Jardim da casa onde viveu Joaquín Sorolla, hoje museu
Escultura representando o
pintor Joaquín Sorolla
Fui novamente ao Museu Sorolla. Tinha ido umas três vezes em 2013, mas tanta coisa aconteceu nestes dois anos que achei melhor voltar lá. Joaquín Sorolla faz parte do meu interesse de pesquisa nesta fase atual. Por causa da sua luz. Os quadros dele brilham! Dá até para pensar que eles têm luz autônoma, de tão iluminados que são. Claro, pois ele pintou esta luz espanhola, que é muito luminosa também nesta época do ano, na primavera em que estamos aqui. E ainda mais no verão!

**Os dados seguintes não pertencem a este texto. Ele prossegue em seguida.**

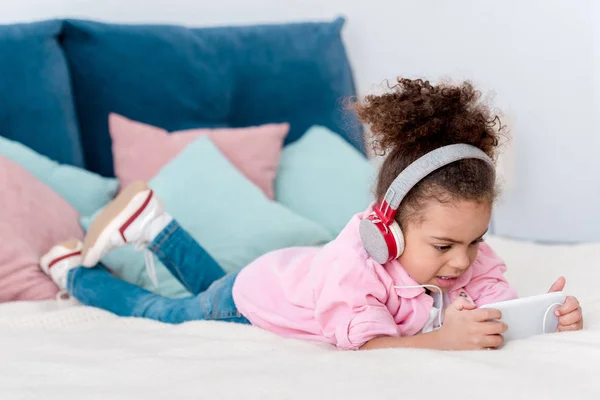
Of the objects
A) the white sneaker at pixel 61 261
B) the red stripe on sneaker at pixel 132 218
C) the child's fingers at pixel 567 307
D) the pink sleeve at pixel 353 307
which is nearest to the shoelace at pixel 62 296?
the white sneaker at pixel 61 261

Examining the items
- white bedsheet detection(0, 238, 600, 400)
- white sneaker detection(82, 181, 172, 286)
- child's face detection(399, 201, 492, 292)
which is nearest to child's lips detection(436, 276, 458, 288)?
child's face detection(399, 201, 492, 292)

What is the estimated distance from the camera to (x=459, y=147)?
4.32ft

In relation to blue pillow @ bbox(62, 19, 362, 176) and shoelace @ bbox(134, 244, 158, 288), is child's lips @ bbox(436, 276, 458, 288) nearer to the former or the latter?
shoelace @ bbox(134, 244, 158, 288)

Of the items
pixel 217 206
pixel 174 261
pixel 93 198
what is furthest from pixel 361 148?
pixel 174 261

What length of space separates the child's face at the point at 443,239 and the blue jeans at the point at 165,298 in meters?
0.44

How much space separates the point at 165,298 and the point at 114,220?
0.72ft

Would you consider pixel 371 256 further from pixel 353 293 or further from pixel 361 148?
pixel 361 148

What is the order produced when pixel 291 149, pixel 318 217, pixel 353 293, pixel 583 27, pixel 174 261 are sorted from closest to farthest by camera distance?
pixel 353 293 < pixel 174 261 < pixel 318 217 < pixel 291 149 < pixel 583 27

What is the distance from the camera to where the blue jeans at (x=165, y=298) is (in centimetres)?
167

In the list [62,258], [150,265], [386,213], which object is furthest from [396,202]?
[62,258]

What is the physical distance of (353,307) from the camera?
1.32 metres

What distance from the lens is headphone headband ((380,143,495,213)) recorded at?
130 centimetres

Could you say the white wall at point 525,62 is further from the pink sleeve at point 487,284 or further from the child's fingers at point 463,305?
the child's fingers at point 463,305

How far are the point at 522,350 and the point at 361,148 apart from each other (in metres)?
1.72
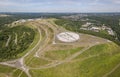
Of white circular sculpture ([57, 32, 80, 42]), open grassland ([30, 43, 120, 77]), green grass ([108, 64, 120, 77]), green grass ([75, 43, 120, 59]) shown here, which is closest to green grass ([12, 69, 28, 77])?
open grassland ([30, 43, 120, 77])

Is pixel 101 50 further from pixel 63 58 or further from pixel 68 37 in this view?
pixel 68 37

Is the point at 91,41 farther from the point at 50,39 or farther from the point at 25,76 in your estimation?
the point at 25,76

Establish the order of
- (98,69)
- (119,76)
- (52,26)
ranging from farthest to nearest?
(52,26), (98,69), (119,76)

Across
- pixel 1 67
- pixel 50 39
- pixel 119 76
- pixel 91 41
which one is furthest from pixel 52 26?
pixel 119 76

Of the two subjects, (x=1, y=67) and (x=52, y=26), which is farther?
(x=52, y=26)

De tão brilhante, esta luz nos "encandeia", pra usar um termo lá do meu nordeste. Ele foi muitas vezes à praia, com sua mulher Clotilde e seus filhos. Tanto em Valência, sua cidade, quanto em outros lugares. E fez inúmeros estudos dessa luz à beira-mar, tanto do efeito dela nas velas dos barcos dos pescadores, quanto na pele e na roupa das pessoas, nos corpos das crianças nuas que se banhavam no mar, nos guarda-sóis, e até no pelo de bois e cavalos que participavam da rotina dos pescadores.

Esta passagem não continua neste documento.